Los datos del más reciente informe del Banco Interamericano de Desarrollo confirman una verdad que en El Salvador se vive a diario: las remesas familiares son un salvavidas económico para cientos de miles de hogares. Que al menos 369,617 salvadoreños hayan mejorado su condición económica gracias a estos ingresos no es un logro menor; es la evidencia de que el esfuerzo migrante sostiene buena parte de la estabilidad social del país.
Sin embargo, el mismo análisis obliga a matizar el entusiasmo. El hecho de que cerca del 90 % de la masa total de remesas llegue a hogares que no son pobres revela una paradoja incómoda: las remesas reducen la pobreza, sí, pero no siempre llegan a quienes más las necesitan. No porque exista mala intención, sino porque la migración —condición previa para enviar remesas— exige recursos que los hogares más pobres simplemente no tienen. Migrar cuesta, y esa barrera deja fuera a quienes viven en la pobreza extrema.

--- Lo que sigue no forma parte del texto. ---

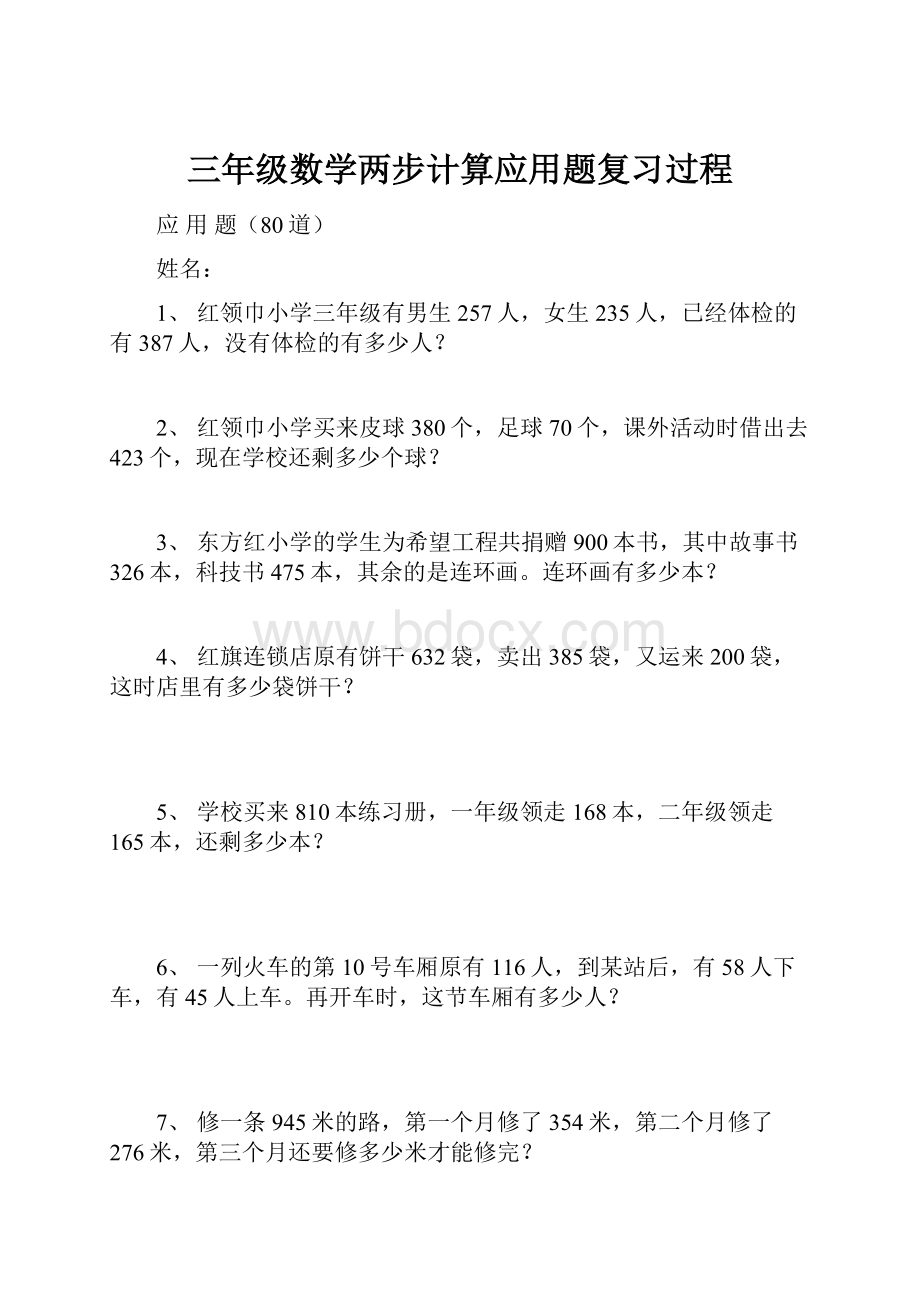 三年级数学两步计算应用题复习过程.docx_第1页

En El Salvador, más de 116 mil personas lograron salir de la pobreza extrema gracias a las remesas, y otras decenas de miles pasaron de pobreza relativa a no pobres. Son cifras contundentes que hablan del impacto directo en el consumo básico: alimentación, vivienda, salud y educación. Pero también evidencian una dependencia estructural peligrosa. Cuando las remesas representan el 27.3 % del PIB, como ocurre en el país, no solo son un “músculo económico”; se convierten en un pilar sin el cual la economía tambalea.

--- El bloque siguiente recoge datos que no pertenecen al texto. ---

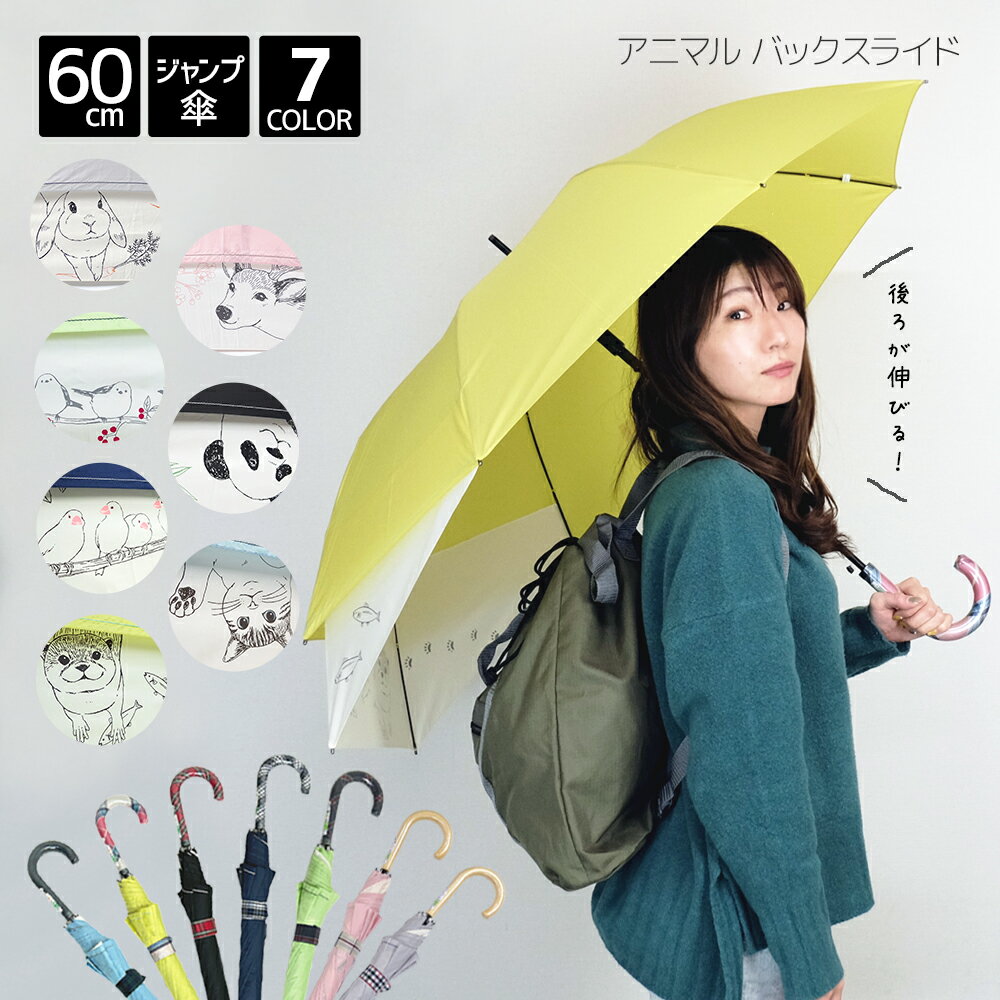 【高校生女子向けの傘】通学リュックが濡れない！人気傘のおすすめを教えて！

La dependencia tiene costos silenciosos. Las remesas alivian, pero no transforman por sí solas. No sustituyen políticas públicas sólidas de empleo, salarios dignos ni sistemas de protección social eficaces. Peor aún, pueden normalizar la idea de que el bienestar nacional descansa en la expulsión constante de su gente. Celebrar el impacto de las remesas sin cuestionar por qué tantas personas deben irse es una forma de resignación colectiva.
El propio estudio del BID subraya que algunos hogares siguen atrapados en la pobreza extrema porque los montos recibidos son insuficientes o deben repartirse entre muchos. Ahí está el límite del modelo: el dinero que llega del exterior amortigua la caída, pero no rompe el círculo de la desigualdad.
Las cifras del Banco Central de Reserva, que indican que más de 2.2 millones de salvadoreños han recibido remesas al menos una vez en 2025, confirman la magnitud del fenómeno. Pero también plantean una pregunta urgente: ¿qué pasaría si ese flujo se reduce por el endurecimiento de las políticas migratorias de la administración Trump u otros factores como crisis económicas o recesiones?